A primeira novela a ter uma música de Ivan Lins em sua trilha foi “Assim na terra como no Céu“, de 1970. Porém, a letra não era dele, mas de Roberto Menescal e Paulinho Tapajós (1943-2013). A canção teve as vozes tanto de Ivan como de Claudette Soares. Lins fala sobre esta gravação. “Eu era contratado da Philips e não tinha LP gravado, só o faria no ano seguinte, em janeiro de 1971. Eu ainda estava engatinhando nos estúdios e foi uma experiência diferente, já que eu não estava cantando uma música minha – algo que não havia feito até então. Claudette foi de uma doçura imensa nesta época e acabou gravando outras musicas minhas entre 71 e 72. Uma amizade que nasceu dessa gravação” .

Dina Sfat e Jardel Filho em “Assim na terra como no Céu” (Foto: Arquivo/CEDOC)

O ano seguinte marca uma presença dupla de Lins em LP’s de trilha sonora. A música e a novela chamavam-se “A próxima Atração“, trama de repercussão mediana escrita por Walter Negrão. A outra, talvez o maior sucesso do álbum, e da carreira de Ivan, foi “Madalena”, cantada por Elis Regina. Após esta, muitas outras novelas vieram. “Lembra de Mim“, em “História de Amor“, e “Iluminados“, de “Direito de Amar” são dois exemplos. Aliás, nesta última, um outro fato raro. Possivelmente a única novela a trazer a mesma música cantada pelo mesmo cantor – e autor – com dois arranjos diferentes no mesmo disco. A versão oficial de “Iluminados” abre a trilha oficial de “Direito de Amar” e a outra, rearranjada para a abertura, encerra o lado B do disco. Ivan explica: “Foi uma decisão da gravadora nessa época. Os produtores eram músicos ou ex-músicos, mas intimamente ligados à musica, ao mercado. Eles gostaram das duas versões e colocaram-nas no elepê”. Pelo menos desde “Em Família“, não há músicas de Ivan em trilhas sonoras de novelas.

Minha músicas costumavam entrar em novelas, algo que nos últimos anos parou de acontecer. Talvez por estarem se ocupando mais com as novas gerações – Ivan Lins

Lauro Corona e Glória Pires. Atores protagonizaram “Direito de Amar”, em 1987 (Foto: CEDOC/TV Globo)

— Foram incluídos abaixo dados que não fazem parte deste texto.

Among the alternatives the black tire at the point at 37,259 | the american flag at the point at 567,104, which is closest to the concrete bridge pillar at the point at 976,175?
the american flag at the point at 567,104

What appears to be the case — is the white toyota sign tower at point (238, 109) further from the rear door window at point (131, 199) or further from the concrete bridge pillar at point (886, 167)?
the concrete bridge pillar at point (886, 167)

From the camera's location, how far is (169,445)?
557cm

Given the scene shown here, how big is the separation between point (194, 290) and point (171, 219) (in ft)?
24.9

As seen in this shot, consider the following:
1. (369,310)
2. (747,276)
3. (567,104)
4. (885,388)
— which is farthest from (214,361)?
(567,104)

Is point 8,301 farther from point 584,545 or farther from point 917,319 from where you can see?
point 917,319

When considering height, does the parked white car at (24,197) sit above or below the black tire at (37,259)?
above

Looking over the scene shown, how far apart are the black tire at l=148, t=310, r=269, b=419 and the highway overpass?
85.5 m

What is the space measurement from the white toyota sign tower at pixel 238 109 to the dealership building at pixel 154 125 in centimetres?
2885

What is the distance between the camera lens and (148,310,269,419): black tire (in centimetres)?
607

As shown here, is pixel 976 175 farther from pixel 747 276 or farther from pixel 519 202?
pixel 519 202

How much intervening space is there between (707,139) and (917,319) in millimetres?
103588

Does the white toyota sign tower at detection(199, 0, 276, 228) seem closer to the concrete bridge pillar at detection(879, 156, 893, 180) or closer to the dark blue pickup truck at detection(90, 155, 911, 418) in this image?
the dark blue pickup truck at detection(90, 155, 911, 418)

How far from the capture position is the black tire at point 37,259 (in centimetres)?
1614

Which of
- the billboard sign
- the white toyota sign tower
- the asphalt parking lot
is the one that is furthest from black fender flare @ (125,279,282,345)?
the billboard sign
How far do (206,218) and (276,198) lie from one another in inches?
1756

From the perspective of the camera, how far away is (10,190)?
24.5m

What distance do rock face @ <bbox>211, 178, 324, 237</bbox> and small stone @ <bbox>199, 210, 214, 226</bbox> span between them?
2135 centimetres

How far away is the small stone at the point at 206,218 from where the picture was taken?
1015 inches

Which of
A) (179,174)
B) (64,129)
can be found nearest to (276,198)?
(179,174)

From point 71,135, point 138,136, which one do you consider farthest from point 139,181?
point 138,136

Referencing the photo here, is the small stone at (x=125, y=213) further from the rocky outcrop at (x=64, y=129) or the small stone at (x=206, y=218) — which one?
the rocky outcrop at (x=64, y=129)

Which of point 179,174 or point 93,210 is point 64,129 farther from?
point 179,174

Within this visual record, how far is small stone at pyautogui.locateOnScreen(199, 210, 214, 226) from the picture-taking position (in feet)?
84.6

Ainda sobre a entrada de músicas nas novelas, Lins pondera: “É uma coisa comercial das emissoras, que preferem colocar canções conhecidas e que casem com o personagem. Claro que elas sofrem pressão das gravadoras para que coloquem seu produto e todos querem que sua música entre numa novela, uma mídia muito aberta que todo mundo assiste e tem uma audiência forte. Isso impulsiona algumas musicas a tocarem muito na rádio e ficam conhecidas por conta disso. Algo que funciona melhor que na internet, o que é difícil de chegar ao grande público e chegam, às tribos que cada artista e compositor tem, e seu público determinado. É só no boca a boca que estas pessoas serão conhecidas o que dificulta fazê-las famosas nacionalmente”.

Susana Vieira em “A próxima Atração”. Segunda novela da atriz na Globo, esta foi a primeira a trazer Ivan Lins na música de abertura (Foto: Acervo/Globo)

Tendo um de seus maiores sucessos uma música chamada “Lembra de mim?“, perguntamos a Ivan qual memória ele não gostaria de perder da vida. E, dentre tantas coisas imprescindíveis lembrou de uma que teria como única. Inesquecível na substância: “O nascimento dos meus dois filhos, João e Cláudio”. Por toda força, toda paciência, toda a lisura, toda a decência. A força de ir até do fim ao sim. Suas músicas não foram compostas, mas descobertas. Um barco de velas içadas que abraça o oceano da poesia.